List each distinct dollar amount that appears in the article about oil prices and Texas weather below, including its headline.

§ PROVIDED PASSAGE:
· · · · ·

Crude Oil Rose Above $65 Per Barrel as US Production Drop Due to Texas Weather

Oil prices rose to $65.47 per barrel on Thursday as crude oil production dropped in the US due to frigid Texas weather.

The unusual weather has left millions in the dark and forced oil producers to shut down production. According to reports, at least the winter blast has claimed 24 lives.

Brent crude oil gained $2 to $65.47 on Thursday morning before pulling back to $64.62 per barrel around 11:00 am Nigerian time.

U.S. West Texas Intermediate (WTI) crude rose 2.3 percent to settle at $61.74 per barrel.

“This has just sent us to the next level,” said Bob Yawger, director of energy futures at Mizuho in New York. “Crude oil WTI will probably max out somewhere pretty close to $65.65, refinery utilization rate will probably slide to somewhere around 76%,” Yawger said.

· · · · ·

§ RECORD SET:

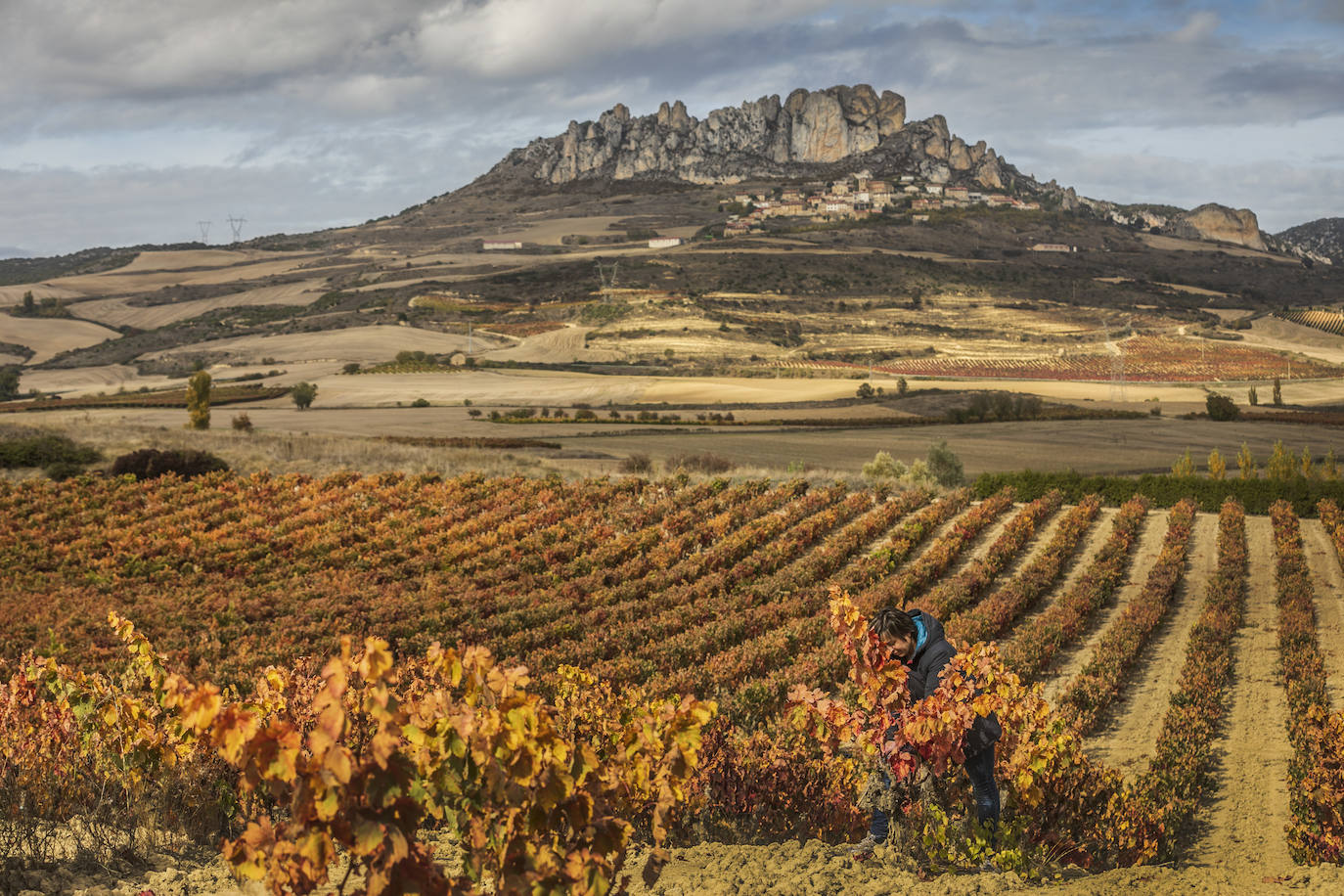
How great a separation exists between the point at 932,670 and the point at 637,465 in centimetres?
2822

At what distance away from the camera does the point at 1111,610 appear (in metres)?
18.8

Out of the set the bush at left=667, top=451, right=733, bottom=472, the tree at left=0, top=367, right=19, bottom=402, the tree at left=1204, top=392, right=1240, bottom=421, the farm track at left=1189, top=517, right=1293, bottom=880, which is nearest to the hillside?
the tree at left=0, top=367, right=19, bottom=402

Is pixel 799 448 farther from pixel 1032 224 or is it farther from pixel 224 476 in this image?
pixel 1032 224

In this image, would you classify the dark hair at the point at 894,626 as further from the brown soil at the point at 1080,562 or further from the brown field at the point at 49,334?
the brown field at the point at 49,334

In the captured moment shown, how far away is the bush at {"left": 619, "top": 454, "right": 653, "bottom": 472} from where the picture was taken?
1341 inches

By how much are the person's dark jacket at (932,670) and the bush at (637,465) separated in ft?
89.1

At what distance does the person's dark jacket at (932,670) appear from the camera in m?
6.55

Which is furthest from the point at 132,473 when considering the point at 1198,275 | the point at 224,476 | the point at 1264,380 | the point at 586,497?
the point at 1198,275

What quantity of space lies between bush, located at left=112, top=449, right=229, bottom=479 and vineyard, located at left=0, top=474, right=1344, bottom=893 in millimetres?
1046

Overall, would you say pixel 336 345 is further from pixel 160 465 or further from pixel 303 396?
pixel 160 465

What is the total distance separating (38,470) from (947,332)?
9748cm

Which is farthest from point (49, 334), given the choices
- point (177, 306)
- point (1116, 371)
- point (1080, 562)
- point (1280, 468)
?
point (1080, 562)

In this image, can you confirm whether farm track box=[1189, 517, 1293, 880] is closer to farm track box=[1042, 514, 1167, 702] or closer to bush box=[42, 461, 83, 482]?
farm track box=[1042, 514, 1167, 702]

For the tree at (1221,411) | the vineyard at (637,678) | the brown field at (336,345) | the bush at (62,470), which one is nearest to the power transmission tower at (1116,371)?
the tree at (1221,411)
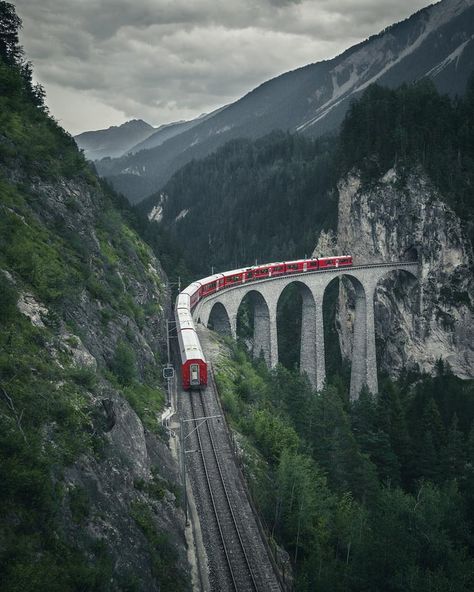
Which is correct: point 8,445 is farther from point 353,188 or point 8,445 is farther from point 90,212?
point 353,188

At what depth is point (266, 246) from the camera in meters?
144

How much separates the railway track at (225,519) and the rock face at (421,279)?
57492 millimetres

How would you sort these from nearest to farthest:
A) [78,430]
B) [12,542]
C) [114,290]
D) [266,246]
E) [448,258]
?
[12,542] → [78,430] → [114,290] → [448,258] → [266,246]

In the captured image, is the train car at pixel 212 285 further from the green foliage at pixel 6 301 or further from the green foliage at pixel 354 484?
the green foliage at pixel 6 301

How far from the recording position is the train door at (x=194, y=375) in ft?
121

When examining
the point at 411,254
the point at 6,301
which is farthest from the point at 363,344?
the point at 6,301

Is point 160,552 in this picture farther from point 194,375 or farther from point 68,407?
point 194,375

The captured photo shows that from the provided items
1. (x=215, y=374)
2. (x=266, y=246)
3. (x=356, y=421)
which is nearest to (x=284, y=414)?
(x=215, y=374)

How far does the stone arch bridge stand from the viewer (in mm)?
59656

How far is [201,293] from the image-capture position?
186ft

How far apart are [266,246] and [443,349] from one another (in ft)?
239

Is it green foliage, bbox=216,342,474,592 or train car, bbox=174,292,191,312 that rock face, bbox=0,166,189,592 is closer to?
green foliage, bbox=216,342,474,592

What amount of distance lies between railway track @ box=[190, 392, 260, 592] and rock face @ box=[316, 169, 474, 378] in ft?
189

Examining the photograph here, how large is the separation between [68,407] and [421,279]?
71.6 metres
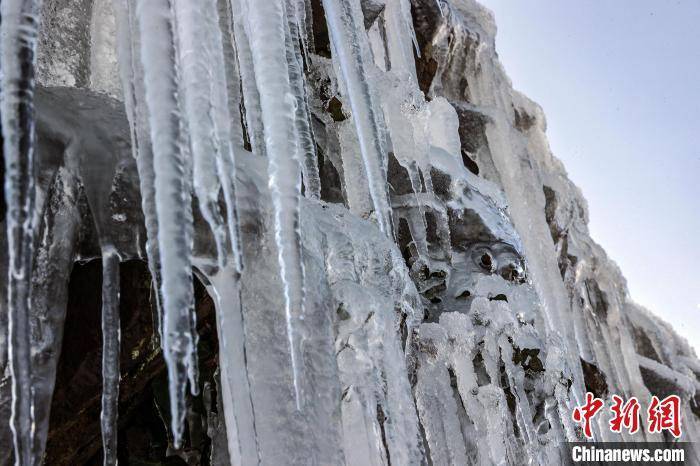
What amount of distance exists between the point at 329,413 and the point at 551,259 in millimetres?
3637

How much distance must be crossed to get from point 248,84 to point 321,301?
0.87 meters

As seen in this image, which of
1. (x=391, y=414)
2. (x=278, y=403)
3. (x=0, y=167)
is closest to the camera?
(x=0, y=167)

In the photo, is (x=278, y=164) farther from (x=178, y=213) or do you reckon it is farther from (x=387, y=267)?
(x=387, y=267)

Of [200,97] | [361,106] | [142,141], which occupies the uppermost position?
[361,106]

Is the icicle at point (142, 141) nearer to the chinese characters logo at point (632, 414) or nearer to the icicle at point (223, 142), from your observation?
the icicle at point (223, 142)

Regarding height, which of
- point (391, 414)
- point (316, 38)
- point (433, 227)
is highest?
point (316, 38)

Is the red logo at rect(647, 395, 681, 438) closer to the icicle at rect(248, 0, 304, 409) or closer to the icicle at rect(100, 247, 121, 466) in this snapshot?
the icicle at rect(248, 0, 304, 409)

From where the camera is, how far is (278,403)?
5.44ft

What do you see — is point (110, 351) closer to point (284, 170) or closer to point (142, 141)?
point (142, 141)

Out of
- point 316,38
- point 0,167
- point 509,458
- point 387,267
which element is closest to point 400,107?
point 316,38

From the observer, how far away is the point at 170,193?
1.35 m

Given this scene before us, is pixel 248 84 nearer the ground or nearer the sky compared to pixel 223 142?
nearer the sky

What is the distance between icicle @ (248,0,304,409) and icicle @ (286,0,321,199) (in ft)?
0.93

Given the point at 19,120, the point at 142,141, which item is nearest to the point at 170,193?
the point at 142,141
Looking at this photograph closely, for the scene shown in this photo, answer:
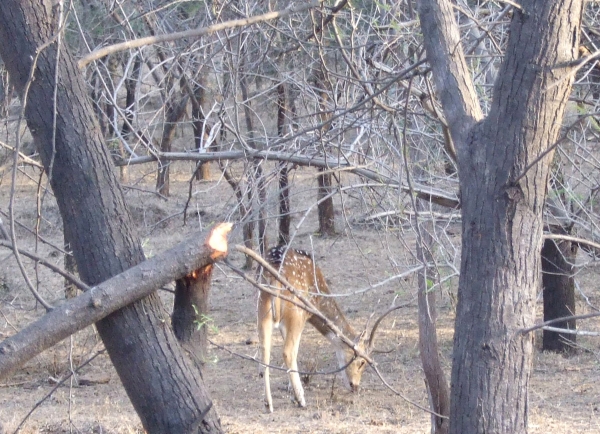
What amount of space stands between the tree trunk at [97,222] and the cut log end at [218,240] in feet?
1.16

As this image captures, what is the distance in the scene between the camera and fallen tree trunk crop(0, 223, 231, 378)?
2.75 m

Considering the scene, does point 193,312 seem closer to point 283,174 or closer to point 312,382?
point 283,174

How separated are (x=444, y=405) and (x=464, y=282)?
3826 millimetres

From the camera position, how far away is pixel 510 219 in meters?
2.62

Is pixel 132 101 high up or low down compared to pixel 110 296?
up

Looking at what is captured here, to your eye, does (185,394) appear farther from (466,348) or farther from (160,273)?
(466,348)

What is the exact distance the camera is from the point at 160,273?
2920 mm

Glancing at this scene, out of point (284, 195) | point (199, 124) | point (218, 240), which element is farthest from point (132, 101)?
point (218, 240)

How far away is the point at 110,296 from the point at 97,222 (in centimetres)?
41

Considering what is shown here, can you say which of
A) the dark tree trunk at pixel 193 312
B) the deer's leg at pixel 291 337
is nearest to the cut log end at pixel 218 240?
the dark tree trunk at pixel 193 312

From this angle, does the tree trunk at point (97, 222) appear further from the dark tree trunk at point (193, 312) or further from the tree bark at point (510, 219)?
the tree bark at point (510, 219)

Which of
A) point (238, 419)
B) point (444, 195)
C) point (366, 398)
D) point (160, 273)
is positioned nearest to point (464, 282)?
point (160, 273)

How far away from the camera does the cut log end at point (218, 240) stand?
2992mm

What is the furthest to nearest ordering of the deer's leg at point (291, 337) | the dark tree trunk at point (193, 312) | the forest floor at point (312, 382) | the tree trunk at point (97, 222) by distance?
the deer's leg at point (291, 337) < the forest floor at point (312, 382) < the dark tree trunk at point (193, 312) < the tree trunk at point (97, 222)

· · · · ·

§ WORKED SOLUTION: $65, $65.47, $2, $64.62, $61.74, $65.65